Interpretable Machine Learning faces a recurring challenge of explaining the predictions made by opaque classifiers such as ensemble models, kernel methods, or neural networks in terms that are understandable to humans. When the model is viewed as a black box, the objective is to identify a small set of features that jointly determine the black box response with minimal error. However, finding such model-agnostic explanations is computationally demanding, as the problem is intractable even for binary classifiers. In this paper, the task is framed as a Constraint Optimization Problem, where the constraint solver seeks an explanation of minimum error and bounded size for an input data instance and a set of samples generated by the black box. From a theoretical perspective, this constraint programming approach offers PAC-style guarantees for the output explanation. We evaluate the approach empirically on various datasets and show that it statistically outperforms the state-of-the-art heuristic Anchors method.
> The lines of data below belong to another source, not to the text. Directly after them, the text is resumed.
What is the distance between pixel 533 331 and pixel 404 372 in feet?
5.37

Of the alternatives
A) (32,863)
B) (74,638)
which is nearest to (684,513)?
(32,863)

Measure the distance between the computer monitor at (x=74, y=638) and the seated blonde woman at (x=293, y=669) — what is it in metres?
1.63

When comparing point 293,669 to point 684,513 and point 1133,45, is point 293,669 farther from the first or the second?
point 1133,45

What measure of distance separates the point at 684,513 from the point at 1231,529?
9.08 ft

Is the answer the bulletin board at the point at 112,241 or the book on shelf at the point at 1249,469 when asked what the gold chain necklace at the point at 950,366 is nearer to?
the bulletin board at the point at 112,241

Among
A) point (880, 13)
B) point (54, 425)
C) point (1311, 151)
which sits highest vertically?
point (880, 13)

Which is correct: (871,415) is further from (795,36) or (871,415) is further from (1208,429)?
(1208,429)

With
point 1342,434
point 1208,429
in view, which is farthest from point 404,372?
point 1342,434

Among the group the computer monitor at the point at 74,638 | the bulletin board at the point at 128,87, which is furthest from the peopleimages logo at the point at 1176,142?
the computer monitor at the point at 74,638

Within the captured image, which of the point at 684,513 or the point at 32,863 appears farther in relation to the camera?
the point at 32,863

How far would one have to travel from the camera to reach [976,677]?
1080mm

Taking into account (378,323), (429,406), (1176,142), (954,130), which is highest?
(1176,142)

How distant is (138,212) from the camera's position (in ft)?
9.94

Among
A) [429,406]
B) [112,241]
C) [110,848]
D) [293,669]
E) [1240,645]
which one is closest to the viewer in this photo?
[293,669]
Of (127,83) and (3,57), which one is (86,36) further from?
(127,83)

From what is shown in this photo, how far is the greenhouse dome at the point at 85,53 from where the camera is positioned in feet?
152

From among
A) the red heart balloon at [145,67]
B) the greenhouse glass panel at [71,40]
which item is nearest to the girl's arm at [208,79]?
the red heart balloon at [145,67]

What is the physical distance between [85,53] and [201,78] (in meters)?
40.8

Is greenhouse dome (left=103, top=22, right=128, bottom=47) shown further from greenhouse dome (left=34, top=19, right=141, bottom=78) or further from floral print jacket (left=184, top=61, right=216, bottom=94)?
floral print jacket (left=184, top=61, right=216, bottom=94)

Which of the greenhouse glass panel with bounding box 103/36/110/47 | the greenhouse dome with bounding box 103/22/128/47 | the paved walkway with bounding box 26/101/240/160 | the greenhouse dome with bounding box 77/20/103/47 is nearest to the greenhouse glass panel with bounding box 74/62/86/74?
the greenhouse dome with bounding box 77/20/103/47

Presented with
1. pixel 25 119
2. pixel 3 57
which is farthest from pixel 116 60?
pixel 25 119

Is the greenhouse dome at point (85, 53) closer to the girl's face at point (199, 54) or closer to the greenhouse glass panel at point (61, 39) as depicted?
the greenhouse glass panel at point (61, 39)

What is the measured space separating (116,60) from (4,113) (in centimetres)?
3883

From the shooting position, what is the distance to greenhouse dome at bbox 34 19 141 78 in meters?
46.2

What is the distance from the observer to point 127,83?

Neural Radiance Field (NeRF) is a representation for 3D reconstruction from multi-view images. Despite some recent work showing preliminary success in editing a reconstructed NeRF with diffusion prior, they remain struggling to synthesize reasonable geometry in completely uncovered regions. One major reason is the high diversity of synthetic contents from the diffusion model, which hinders the radiance field from converging to a crisp and deterministic geometry. Moreover, applying latent diffusion models on real data often yields a textural shift incoherent to the image condition due to auto-encoding errors. These two problems are further reinforced with the use of pixel-distance losses. To address these issues, we propose tempering the diffusion model's stochasticity with per-scene customization and mitigating the textural shift with masked adversarial training. During the analyses, we also found the commonly used pixel and perceptual losses are harmful in the NeRF inpainting task. Through rigorous experiments, our framework yields state-of-the-art NeRF inpainting results on various real-world scenes. Project page: //hubert0527.github.io/MALD-NeRF

Robust POMDPs extend classical POMDPs to handle model uncertainty. Specifically, robust POMDPs exhibit so-called uncertainty sets on the transition and observation models, effectively defining ranges of probabilities. Policies for robust POMDPs must be (1) memory-based to account for partial observability and (2) robust against model uncertainty to account for the worst-case instances from the uncertainty sets. To compute such robust memory-based policies, we propose the pessimistic iterative planning (PIP) framework, which alternates between two main steps: (1) selecting a pessimistic (non-robust) POMDP via worst-case probability instances from the uncertainty sets; and (2) computing a finite-state controller (FSC) for this pessimistic POMDP. We evaluate the performance of this FSC on the original robust POMDP and use this evaluation in step (1) to select the next pessimistic POMDP. Within PIP, we propose the rFSCNet algorithm. In each iteration, rFSCNet finds an FSC through a recurrent neural network by using supervision policies optimized for the pessimistic POMDP. The empirical evaluation in four benchmark environments showcases improved robustness against several baseline methods and competitive performance compared to a state-of-the-art robust POMDP solver.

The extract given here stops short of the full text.